YOUR TASKS:
1. In the earnings call excerpt, what share of annual recurring revenue growth is attributed to new products?
2. Reproduce the passage of the earnings call excerpt starting at "So we are incredibly" and ending at "we're up 100%.".

DOCUMENT EXTRACT:

Our lifetime for the customer, this is a big deal, and this is, for those who are unaware, it's basically one divided by churn, has increased by 3 years. In effect, the churn is lower, and so our customer lifetime has increased. It's 13 years, which is outstanding. Now, when you flow that number forward and you look at your lifetime value, your total lifetime value, which is a mixture of the lifetime and the average spend per customer and your margin wrapped into that, we're up 57%. That's a $2.5 billion total lifetime value, and we've got a slide to sort of share that, and we'll talk more about it. You can see our annual recurring revenue breakdown. Again, this is Megaport's standalone business or the network business, excluding acquisitions.

You can see we continue to grow that, annual recurring revenue fast. You can see the breakdown of Americas, Asia Pacific, and EMEA as always. Let me state this: the Americas, and specifically the United States, really is on fire. They're growing at 24% inside that business, and that's where we've been investing for a lot of growth. We're seeing an incredible, opportunity for us there, and it's continuing to grow, and we're not even scratching the surface. If you look here on the right, what we've shared is the net or the incremental ARR additions, and you can see this is the largest ever year-on-year ARR increase. This is astounding. You can see this just pushing up and up and up and to the right.

So we are incredibly happy with how the team's performed, and we're going to go through more of those details. It's not just about expanding the existing base, and that it's super critical that you do that, but if you're not adding net new logos, you've fallen out of product market fit. And this is where we've seen that in H-- sort of the full year, you saw that massive jump in new logos. We have actually had a 100% increase in new logo growth compared to the prior comparative period. That's important because seasonality rolls throughout the year, and this is a representation of the fact that this wasn't some lucky sort of H2. We're actually growing and continuing, and year-on-year, we're up 100%.

That is an incredible result from the go-to-market team, but it's a mixture of two things: products that actually resonate with the market and the go-to-market team that we've invested to take that out to market, and that crosses all areas: channel, frontline sales, SDRs, customer success, you name it. So congratulations to the Megaport team there. This is a slide we shared in the full-year deck, and it's actually just continues to astound. It's actually, I think, what we've been hoping to see, but it's, it highlights the fact that the investment in engineering talent and all of those products that you've heard us sort of constantly refer to bringing out, in that period of time, sort of FY 2024 period, all of that has come to fruition, and 30% of our ARR growth is now attributed to what is new products.

The underlying business is still growing fast, but on top of that, you get this growth from new products, which just highlights the importance of continuing to invest in new products to add to the space. I've got a slide in the strategy section that will sort of drum this one home, but you can see what a dramatic increase that has had in H1. Outstanding result from the engineering and product team, and great job again from the sales team for taking that out. Total lifetime value, we shared that prior, and we highlighted the fact that customer lifetime's gone from 10 to 13 years. You can see that that is a marked shift upward.

DATASET CONTENT:
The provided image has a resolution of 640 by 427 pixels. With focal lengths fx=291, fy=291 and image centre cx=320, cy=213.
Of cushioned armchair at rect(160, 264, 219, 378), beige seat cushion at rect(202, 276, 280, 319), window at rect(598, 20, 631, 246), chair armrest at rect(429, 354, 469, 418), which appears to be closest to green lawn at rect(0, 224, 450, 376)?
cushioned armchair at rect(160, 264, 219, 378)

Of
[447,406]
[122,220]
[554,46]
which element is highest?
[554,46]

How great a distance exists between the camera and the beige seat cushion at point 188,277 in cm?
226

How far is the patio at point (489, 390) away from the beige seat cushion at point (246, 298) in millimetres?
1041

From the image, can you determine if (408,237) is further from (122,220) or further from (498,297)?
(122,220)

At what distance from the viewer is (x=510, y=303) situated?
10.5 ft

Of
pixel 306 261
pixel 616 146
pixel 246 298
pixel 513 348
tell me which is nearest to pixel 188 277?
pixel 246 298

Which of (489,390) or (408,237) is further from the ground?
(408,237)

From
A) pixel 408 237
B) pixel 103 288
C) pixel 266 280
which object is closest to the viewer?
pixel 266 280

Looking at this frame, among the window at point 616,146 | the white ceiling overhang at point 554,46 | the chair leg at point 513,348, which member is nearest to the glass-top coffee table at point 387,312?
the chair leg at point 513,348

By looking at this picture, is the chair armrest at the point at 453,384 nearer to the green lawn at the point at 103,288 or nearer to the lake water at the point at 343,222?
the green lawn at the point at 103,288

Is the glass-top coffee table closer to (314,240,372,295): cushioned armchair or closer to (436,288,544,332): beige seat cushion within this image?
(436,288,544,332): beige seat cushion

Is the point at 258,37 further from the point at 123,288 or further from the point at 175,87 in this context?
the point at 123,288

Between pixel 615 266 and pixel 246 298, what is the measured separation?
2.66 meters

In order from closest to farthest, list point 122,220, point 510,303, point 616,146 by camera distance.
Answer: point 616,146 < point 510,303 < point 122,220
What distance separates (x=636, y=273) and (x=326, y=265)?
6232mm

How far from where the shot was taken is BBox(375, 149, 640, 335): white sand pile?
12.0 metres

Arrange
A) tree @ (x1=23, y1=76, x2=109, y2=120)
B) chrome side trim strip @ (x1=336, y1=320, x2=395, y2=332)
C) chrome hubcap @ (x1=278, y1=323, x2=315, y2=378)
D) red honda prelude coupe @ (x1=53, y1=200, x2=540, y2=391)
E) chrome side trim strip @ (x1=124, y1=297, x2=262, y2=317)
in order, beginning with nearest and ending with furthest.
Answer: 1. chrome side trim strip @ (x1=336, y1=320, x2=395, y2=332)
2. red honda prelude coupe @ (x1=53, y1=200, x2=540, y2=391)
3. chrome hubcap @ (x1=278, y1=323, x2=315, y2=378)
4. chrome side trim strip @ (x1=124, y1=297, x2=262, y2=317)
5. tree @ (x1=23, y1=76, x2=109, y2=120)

EXERCISE ANSWERS:
1. 30%

2.
So we are incredibly happy with how the team's performed, and we're going to go through more of those details. It's not just about expanding the existing base, and that it's super critical that you do that, but if you're not adding net new logos, you've fallen out of product market fit. And this is where we've seen that in H-- sort of the full year, you saw that massive jump in new logos. We have actually had a 100% increase in new logo growth compared to the prior comparative period. That's important because seasonality rolls throughout the year, and this is a representation of the fact that this wasn't some lucky sort of H2. We're actually growing and continuing, and year-on-year, we're up 100%.